What you will do: Your task is to give the listing below back word for word, pictures excluded.

::::::::::

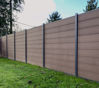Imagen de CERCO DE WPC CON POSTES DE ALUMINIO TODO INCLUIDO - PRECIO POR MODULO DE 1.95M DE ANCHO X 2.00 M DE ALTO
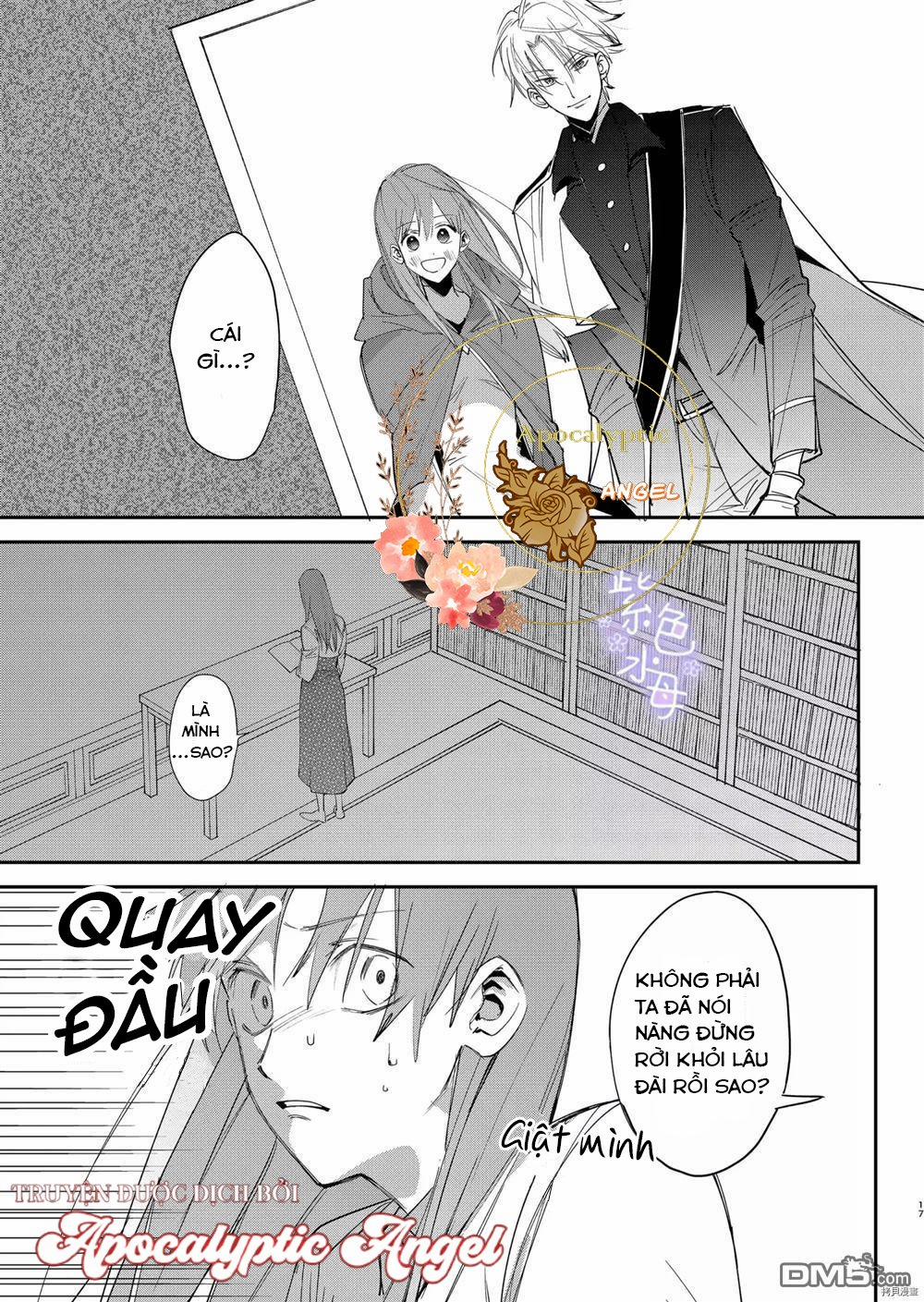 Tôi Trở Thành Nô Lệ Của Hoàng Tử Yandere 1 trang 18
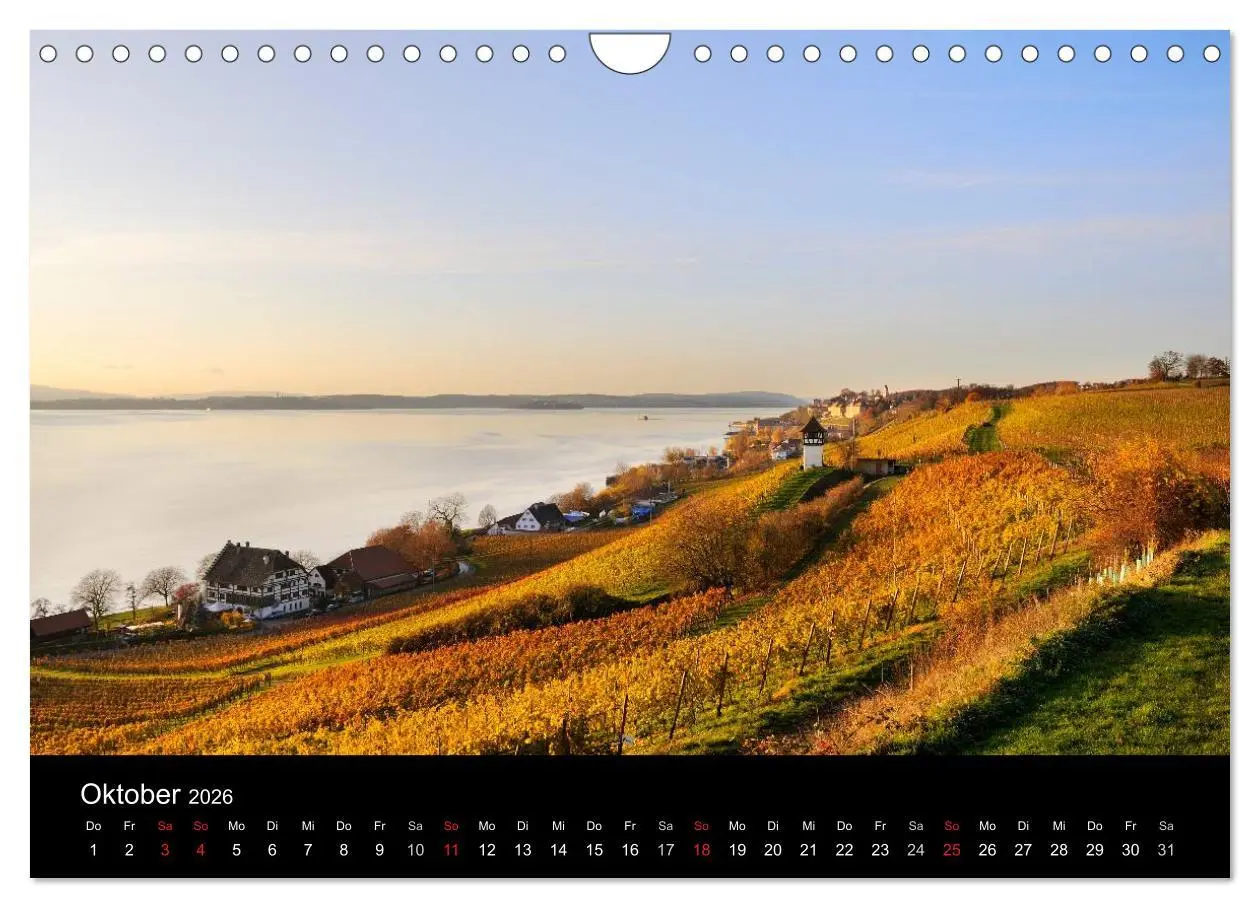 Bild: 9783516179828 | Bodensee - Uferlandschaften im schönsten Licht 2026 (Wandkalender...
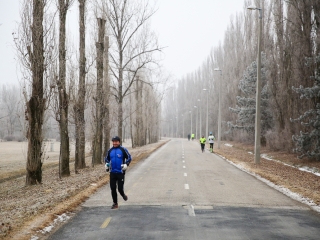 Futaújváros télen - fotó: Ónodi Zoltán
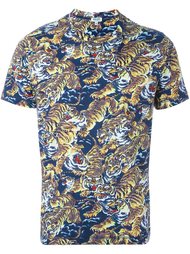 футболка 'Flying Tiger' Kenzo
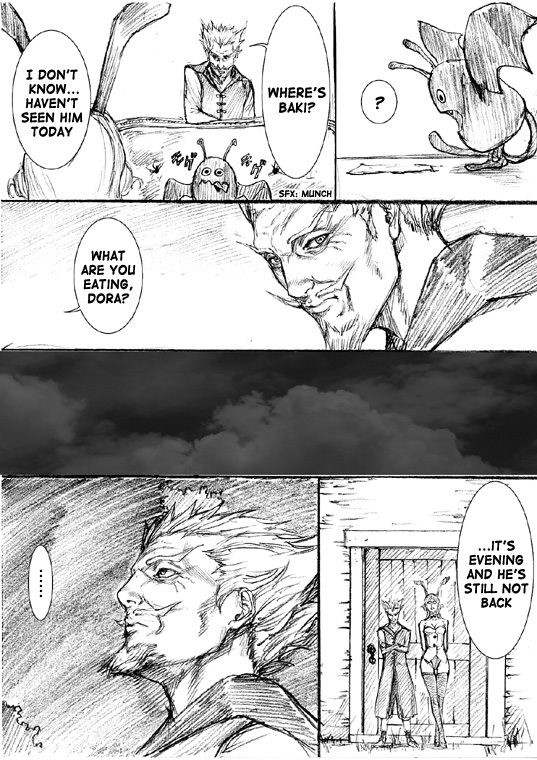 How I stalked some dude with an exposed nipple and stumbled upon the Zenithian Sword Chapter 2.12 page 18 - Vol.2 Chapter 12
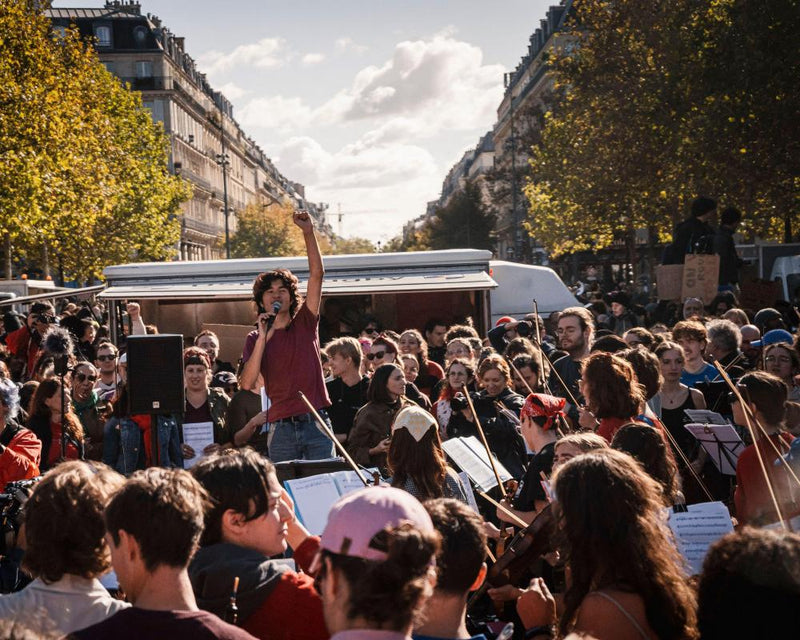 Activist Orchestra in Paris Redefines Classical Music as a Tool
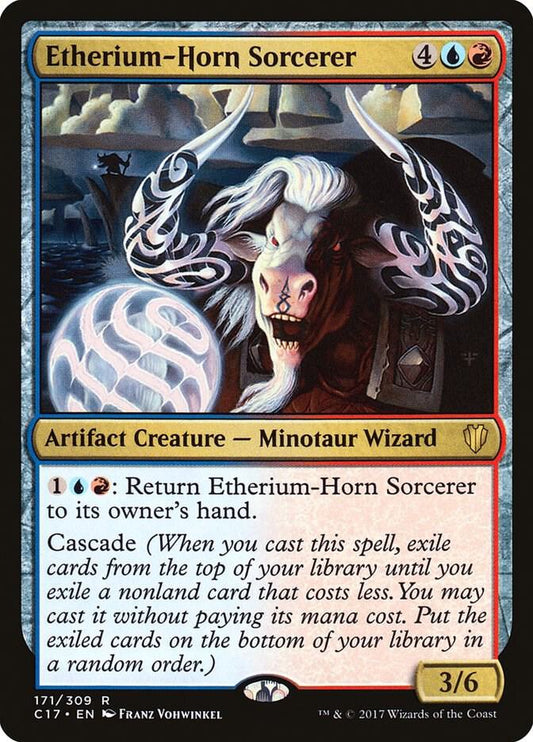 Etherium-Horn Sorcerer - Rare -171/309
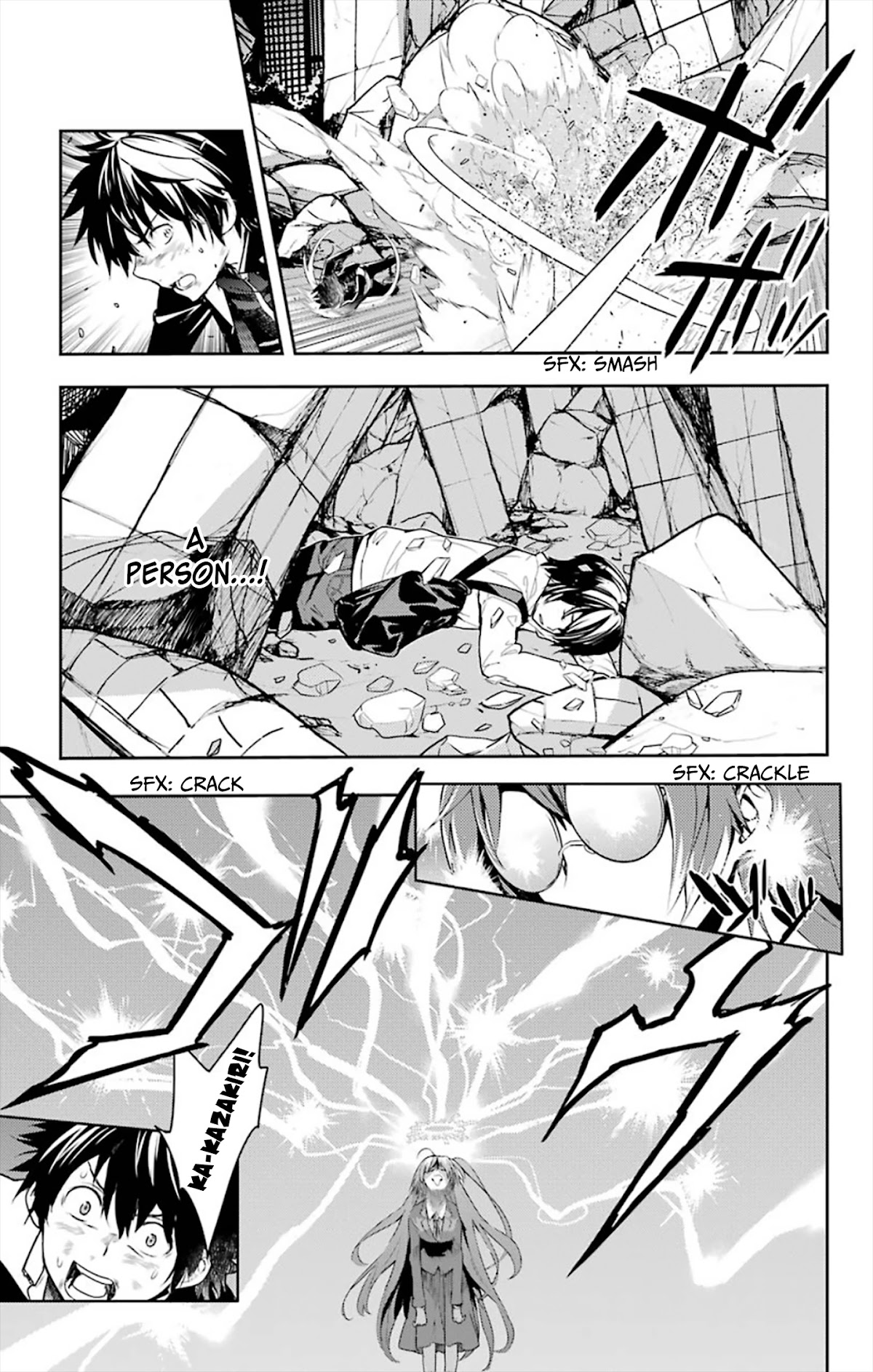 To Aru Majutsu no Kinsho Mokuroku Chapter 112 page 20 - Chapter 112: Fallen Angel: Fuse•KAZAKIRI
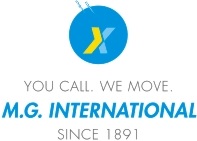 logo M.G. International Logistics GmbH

::::::::::

Reply:
Imagen de CERCO DE WPC CON POSTES DE ALUMINIO TODO INCLUIDO - PRECIO POR MODULO DE 1.95M DE ANCHO X 2.00 M DE ALTO
 Tôi Trở Thành Nô Lệ Của Hoàng Tử Yandere 1 trang 18
 Bild: 9783516179828 | Bodensee - Uferlandschaften im schönsten Licht 2026 (Wandkalender...
 Futaújváros télen - fotó: Ónodi Zoltán
 футболка 'Flying Tiger' Kenzo
 How I stalked some dude with an exposed nipple and stumbled upon the Zenithian Sword Chapter 2.12 page 18 - Vol.2 Chapter 12
 Activist Orchestra in Paris Redefines Classical Music as a Tool
 Etherium-Horn Sorcerer - Rare -171/309
 To Aru Majutsu no Kinsho Mokuroku Chapter 112 page 20 - Chapter 112: Fallen Angel: Fuse•KAZAKIRI
 logo M.G. International Logistics GmbH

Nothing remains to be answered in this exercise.